South Korean footballer (born 2002)

Park Tae-rang (born 4 September 2002) is a South Korean footballer player who plays for Slovak club MFK Zemplín Michalovce.

== Club career ==

=== Early career ===
Park Tae-rang was born on September 4, 2002 in Incheon, South Korea, where he took his first steps in football at the local club United.

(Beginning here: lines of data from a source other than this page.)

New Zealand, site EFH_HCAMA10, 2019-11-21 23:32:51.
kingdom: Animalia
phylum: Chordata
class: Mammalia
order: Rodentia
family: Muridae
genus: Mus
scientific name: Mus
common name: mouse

He later played for Seoul Hwagok Middle School, Gangneung Jeil High School, Kwandong University, Gangwon FC and Sejong SA FC.

=== Michalovce ===
On 17 July 2025, it was announced that Park would be leaving South Korea for the first time in his career to join Slovak club MFK Zemplín Michalovce, signing a 3 year contract. He made his league debut for Zemplín in a 1–0 away win over MFK Ružomberok, coming onto the game as a substitute in the 46th minute for goal scorer Martin Bednár. Park scored his first goal for Michalovce in a 1–0 away win against FK Železiarne Podbrezová, scoring the winning goal in the 69th minute after heading in a cross from Tornike Dzotsenidze.